# car alarm very low



## shahs42 (Nov 29, 2010)

hi

i use a laserline car alarm on my bmw, a while ago my driver side window fell through lol, unfortunately it damaged the motor, i had this alarm wire disconnected off the window as it was causing the alarm to go off as the window was just placed tempoarily ont he door. i havent got it fixed yet. But the alarm if goes off is a very tiny beep it was norma for a while. whats caused the sound to go low? 

is it because i have d/c the circuit the car main battery si not charging the alarm, causing it to sound lower?

thank you


----------



## lcurle (Oct 5, 2008)

the alarm should be connected directly to the battery power, sometimes they have a battery built into the siren incase someone cuts the wire, if it does then there should be an access port for it.


----------



## shahs42 (Nov 29, 2010)

hi 
thanks for the reply, i have taken the battery out of the car as it has been parked up for many months at my garage, maybe thats why the alar has totally gone quiet.

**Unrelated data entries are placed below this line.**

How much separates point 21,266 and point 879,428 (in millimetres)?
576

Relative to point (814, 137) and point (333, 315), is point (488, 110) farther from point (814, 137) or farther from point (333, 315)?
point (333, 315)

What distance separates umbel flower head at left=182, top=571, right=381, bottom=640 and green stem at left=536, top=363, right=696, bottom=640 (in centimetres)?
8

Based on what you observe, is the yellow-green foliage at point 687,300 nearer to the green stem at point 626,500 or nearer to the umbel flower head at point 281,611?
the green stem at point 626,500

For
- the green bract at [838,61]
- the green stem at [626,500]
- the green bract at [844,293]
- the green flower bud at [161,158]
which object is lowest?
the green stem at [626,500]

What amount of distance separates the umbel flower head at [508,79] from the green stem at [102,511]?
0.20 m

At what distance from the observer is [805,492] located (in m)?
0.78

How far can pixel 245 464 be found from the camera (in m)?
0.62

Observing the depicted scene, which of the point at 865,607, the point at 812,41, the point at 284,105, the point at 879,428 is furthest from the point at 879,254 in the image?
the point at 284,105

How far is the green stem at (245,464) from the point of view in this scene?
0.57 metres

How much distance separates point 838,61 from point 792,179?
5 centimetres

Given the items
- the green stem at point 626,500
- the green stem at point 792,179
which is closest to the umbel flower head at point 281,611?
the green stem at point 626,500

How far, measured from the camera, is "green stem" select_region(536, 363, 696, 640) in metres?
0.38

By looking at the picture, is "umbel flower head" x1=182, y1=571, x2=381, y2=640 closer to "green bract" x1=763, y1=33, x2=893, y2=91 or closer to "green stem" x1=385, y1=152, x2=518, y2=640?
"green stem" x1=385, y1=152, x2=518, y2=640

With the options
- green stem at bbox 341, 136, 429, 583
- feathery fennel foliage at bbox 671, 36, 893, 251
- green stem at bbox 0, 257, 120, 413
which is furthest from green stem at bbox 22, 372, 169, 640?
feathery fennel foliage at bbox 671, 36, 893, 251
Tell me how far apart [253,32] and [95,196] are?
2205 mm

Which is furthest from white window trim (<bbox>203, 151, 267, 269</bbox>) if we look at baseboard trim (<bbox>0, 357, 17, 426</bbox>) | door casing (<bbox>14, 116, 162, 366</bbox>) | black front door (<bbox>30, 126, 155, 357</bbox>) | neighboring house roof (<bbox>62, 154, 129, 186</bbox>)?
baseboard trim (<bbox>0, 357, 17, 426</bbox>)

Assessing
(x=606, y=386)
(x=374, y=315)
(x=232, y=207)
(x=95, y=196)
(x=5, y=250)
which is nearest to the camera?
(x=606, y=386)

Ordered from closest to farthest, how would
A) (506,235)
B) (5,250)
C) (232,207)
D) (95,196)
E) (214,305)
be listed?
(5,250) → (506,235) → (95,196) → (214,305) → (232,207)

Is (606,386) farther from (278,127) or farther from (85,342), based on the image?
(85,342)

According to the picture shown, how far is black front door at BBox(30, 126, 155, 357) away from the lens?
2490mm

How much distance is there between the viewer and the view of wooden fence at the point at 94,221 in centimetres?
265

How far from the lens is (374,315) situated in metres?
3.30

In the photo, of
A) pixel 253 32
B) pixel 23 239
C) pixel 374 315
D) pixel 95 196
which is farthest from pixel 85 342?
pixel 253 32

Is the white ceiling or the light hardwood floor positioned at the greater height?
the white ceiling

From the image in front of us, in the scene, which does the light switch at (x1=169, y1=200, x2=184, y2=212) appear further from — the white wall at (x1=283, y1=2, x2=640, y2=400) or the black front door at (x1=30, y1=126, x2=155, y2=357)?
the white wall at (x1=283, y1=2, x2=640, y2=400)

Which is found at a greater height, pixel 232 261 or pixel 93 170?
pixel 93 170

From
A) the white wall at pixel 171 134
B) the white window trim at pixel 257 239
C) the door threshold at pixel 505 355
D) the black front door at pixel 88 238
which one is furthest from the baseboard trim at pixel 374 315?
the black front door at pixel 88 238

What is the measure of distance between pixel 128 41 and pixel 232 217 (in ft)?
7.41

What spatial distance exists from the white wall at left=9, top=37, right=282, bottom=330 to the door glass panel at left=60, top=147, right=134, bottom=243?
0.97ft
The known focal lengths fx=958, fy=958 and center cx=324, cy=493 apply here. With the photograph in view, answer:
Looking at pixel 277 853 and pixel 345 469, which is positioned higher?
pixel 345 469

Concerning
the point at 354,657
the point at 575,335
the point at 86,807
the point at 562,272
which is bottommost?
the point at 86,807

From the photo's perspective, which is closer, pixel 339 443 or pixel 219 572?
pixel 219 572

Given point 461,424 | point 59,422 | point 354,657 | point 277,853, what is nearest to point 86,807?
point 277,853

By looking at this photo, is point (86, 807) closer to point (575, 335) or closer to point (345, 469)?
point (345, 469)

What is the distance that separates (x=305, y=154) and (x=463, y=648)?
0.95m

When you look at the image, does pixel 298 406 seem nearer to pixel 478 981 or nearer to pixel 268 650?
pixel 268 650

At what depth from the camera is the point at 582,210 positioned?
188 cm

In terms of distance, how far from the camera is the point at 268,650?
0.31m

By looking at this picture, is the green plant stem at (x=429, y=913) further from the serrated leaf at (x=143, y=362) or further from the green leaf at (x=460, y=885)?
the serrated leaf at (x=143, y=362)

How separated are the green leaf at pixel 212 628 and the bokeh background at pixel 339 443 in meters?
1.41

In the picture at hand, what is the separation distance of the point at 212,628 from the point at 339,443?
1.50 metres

Does this mean i have drained out the battery built into the alarm? it had started doing this since the driverside window wiring has been disconnected for many months, if i was to reconnect the win with the circuit ould this gradually get the alarm to mabye recharge in some way, or do i need to rpelace the buil in battery? or is theonly answer connecting the alarm directly to the battery?

i was thinking of getting the alarm totally removed, is this a hard task?

thank you soo much for your help

saj


----------



## lcurle (Oct 5, 2008)

to remove the alarm is not hard, just make sure is is unarmed, then pull the two fuses out that are under the dash connected to the alarm brain, which should look like a black box.


----------